Sunday 1 May 2011

The Camera – 1/05/2011

The Camera – 1/05/2011



I’ve been wrestling with myself on how to write about this, and even though I’ve finally got down to it, I am still unsure. I guess I’m just going to take this one as it comes.
About 10 days ago my grandfather gave me an old camera. A Ricoh AF-7. Yes, this camera uses film and doesn’t have a digital screen, yet I find this camera more valuable than any new top range model you can find at the most expensive shop. This is because the camera belonged to my Nan.

It has only been 70 days since she passed away, but it honestly feels like a lot longer. It’s always sad to say goodbye to a loved one, however this death brought with it happiness too. My gran had been suffering with the aftermath of a stroke for about 4 months and it broke our hearts to see a once active, independent and spirited lady, bed-ridden and consistently dependant on someone else.
At 77, Nan had lived a long and well-spent life. She was one of the most amazing ladies I have ever had the privilege of knowing. She had more friends than most people could even dream of, and she was the best friend anyone could ask for. A kind friend, a brilliant daughter, a great sister, a caring mother, a loving wife and an absolutely amazing grandmother.
I remember whole holidays spent at their house in Clarens, in the Free State. It was mine and Wayde’s home-away-from-home. And what a place to have grown up with. Nan and Grandpa knew everyone and everyone inevitably loved them to bits. I remember my 65-year-old Nan getting down in the dirt to play marbles with us, and absolutely thrashing us. I remember her wonderful sense of humour. I remember pudding nights, where all we ate for dinner was dessert. Instant pudding, jelly, ice-cream, trifle, cake and all the sprinkles we could want. I remember the special placemats she had especially for her grandchildren. I remember bedtime stories out of her big red book. I remember the nicknames she had for the 4 grandkids. I remember waking up every morning for tea with biscuits on the little silver trays (and the white-grey one with flowers for Wayde) and looking at Mount Horeb from the patio with the best view in Clarens. I remember my “Rose Room” and Wayde’s “Us Kids Room”. I remember sitting in the tree house that Grandpa had built for us, and hearing Nan below telling us to use the pulley to bring the lunch she had made us up to where Wayde and I were sitting. I remember star-gazing before the little town was built up, so we could see thousands of stars. I remember Nan always hiding little presents under our pillows when we visited. I remember building snowmen with her in Clarens. I remember…
There are an infinite number of memories with my Nan, the greatest lady in the world. There is also the memory of Wayde and I rushing into the ICU in Novemeber, after a 4 hour drive in the rain, to see my Nan in the bed. And she looked terrible. Her speech was terrible and you could barely hear what she was saying. And her first words to Wayde were, “Why’d you drive so far? Now you have to get your car serviced.” In times of despair, she still held onto her humour.
And that is typically Nan. After the night we thought she wouldn’t pull through, she stayed with us for 4 more months. She was so stubborn and she was determined to stay a little longer.
On her last day with us, she stopped breathing. But again, she couldn’t go without saying goodbye. She pulled through , but she knew she only had a couple of hours left with us. She told each of us that she loved us and that we shouldn’t be sad. She knew that Jesus was coming for her and she was at peace with that. A couple of hours later, the most amazing woman had left us.
I pray that I will never forget her faith in the Lord, kindness towards friends and strangers and her unending love for her family.

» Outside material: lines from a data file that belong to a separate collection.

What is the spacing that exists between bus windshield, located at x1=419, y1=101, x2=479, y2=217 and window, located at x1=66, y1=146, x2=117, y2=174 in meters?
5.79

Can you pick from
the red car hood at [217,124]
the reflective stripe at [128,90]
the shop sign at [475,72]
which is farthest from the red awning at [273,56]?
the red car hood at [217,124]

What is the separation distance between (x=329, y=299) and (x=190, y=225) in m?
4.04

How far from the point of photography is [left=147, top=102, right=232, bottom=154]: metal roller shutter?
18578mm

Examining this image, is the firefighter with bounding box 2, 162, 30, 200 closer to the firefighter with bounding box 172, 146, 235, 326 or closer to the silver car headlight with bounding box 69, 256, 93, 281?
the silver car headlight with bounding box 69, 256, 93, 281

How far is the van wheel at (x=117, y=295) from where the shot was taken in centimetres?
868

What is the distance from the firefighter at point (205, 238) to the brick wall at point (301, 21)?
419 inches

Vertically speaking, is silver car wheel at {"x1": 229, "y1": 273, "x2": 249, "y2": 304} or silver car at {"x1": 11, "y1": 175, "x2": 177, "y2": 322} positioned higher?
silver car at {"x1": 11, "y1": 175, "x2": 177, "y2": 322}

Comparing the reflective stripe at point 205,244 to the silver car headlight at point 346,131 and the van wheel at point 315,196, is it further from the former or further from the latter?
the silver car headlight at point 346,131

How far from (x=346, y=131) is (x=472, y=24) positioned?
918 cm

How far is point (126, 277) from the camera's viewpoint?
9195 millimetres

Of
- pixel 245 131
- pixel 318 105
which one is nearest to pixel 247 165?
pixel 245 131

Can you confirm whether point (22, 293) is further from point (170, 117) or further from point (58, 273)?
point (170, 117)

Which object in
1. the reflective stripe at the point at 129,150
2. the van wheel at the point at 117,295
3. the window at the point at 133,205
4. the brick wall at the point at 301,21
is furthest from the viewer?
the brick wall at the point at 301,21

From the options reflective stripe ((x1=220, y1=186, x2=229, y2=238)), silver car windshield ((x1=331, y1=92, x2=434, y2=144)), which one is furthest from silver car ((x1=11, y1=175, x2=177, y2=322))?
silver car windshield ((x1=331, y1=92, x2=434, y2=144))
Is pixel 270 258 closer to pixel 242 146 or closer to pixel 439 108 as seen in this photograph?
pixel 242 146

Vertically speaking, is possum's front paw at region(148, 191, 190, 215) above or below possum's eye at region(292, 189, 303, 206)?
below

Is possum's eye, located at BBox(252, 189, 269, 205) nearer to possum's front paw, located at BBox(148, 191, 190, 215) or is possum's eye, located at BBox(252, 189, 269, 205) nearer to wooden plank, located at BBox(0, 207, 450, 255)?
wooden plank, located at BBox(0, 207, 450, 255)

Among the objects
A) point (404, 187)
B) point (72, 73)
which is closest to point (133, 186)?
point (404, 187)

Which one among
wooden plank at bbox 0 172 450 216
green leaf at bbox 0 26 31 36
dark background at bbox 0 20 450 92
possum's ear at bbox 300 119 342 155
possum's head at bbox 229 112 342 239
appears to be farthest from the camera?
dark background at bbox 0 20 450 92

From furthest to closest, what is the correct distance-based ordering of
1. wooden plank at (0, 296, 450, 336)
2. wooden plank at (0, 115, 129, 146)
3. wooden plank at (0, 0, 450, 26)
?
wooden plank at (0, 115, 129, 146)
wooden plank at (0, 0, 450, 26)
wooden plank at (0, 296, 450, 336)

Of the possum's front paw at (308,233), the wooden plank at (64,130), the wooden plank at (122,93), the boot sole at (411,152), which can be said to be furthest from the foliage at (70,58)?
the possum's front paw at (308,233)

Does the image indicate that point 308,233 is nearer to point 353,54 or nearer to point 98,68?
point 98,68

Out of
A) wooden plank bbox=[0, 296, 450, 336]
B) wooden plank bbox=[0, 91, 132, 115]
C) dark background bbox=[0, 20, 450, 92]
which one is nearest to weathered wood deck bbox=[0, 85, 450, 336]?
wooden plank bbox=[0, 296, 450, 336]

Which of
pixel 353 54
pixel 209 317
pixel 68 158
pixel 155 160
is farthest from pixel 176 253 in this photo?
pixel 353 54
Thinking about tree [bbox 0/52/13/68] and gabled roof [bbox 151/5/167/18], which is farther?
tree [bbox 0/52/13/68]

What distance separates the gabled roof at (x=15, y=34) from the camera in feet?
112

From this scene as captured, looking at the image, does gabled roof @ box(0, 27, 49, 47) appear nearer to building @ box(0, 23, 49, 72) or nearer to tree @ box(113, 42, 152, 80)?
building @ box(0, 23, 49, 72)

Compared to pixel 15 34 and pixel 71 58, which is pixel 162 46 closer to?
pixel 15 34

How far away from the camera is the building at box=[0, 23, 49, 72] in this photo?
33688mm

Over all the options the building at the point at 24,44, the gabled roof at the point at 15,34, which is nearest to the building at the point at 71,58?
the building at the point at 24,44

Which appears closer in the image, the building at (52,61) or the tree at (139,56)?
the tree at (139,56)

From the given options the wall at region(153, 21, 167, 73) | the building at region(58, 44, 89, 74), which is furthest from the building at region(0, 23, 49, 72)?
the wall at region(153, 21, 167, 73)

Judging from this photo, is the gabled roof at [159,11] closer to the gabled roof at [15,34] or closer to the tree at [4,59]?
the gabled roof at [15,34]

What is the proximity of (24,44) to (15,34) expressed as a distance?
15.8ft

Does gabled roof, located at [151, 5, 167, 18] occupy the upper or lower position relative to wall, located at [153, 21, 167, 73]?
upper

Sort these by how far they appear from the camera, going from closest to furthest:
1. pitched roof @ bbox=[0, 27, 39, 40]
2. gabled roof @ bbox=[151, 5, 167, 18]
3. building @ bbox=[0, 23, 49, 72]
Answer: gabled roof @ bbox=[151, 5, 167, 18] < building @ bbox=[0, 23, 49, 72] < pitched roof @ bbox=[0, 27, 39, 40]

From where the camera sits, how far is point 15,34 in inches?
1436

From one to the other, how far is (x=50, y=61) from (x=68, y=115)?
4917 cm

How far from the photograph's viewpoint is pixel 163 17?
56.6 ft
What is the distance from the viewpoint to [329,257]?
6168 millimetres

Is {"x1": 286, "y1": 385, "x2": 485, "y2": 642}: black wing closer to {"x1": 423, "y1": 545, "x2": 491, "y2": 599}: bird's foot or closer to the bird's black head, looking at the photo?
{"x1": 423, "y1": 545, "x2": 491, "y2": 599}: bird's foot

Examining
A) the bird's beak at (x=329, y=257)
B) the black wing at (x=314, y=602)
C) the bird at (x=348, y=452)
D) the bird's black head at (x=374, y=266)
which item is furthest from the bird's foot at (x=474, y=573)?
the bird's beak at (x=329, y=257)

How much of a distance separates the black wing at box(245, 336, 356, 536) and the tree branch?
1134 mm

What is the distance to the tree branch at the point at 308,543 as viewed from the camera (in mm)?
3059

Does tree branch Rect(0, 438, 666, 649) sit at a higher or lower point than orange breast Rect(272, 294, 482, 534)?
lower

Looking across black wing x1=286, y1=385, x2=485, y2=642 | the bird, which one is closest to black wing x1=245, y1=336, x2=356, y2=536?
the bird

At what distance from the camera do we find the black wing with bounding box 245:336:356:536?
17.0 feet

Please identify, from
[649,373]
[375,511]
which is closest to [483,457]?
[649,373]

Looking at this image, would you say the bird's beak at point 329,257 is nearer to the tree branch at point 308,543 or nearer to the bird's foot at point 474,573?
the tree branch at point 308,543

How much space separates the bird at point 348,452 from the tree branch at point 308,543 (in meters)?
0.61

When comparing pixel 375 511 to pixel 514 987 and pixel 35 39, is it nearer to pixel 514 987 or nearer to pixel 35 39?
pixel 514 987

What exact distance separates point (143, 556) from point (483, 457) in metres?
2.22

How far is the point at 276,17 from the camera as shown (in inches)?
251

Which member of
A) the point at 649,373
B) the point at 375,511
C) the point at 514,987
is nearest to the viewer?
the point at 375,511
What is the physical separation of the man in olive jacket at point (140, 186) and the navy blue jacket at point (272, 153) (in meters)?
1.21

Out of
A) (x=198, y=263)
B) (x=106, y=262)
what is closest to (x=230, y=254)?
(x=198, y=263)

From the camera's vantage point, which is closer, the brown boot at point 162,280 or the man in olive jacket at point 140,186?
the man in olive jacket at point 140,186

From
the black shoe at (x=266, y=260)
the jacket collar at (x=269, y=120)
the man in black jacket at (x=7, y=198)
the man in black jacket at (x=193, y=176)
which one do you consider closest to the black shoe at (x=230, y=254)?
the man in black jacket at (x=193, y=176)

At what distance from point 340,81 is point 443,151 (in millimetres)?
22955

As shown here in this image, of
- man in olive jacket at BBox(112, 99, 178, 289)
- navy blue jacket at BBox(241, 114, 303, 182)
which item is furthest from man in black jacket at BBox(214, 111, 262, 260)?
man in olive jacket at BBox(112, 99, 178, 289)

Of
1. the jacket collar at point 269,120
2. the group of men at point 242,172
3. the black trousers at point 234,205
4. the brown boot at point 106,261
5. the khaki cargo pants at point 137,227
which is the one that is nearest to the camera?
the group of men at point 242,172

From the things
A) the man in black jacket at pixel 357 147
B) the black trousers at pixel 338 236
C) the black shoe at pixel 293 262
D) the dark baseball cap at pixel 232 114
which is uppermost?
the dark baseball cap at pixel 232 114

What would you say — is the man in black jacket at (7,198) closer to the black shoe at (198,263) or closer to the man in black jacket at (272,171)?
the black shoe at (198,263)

This brings me back to the camera. The camera that made me think back to all the captured memories in my mind. There are already some photos on film and it has now it has been left to me to finish the roll. What on earth is on there already? If anything at all? And how can I use this camera to honour my Nan’s life?
I feel as if this is one of the last material things that my Nan has left her family, and I want to finish it with justice.
I still have no clue how to use it, but I pray to find the answer soon. She has given me so much, and in a way I see this as giving back to her.
When I find the answer, I will let you know.

And so to a Nan that I will never forget… I love you with my whole heart.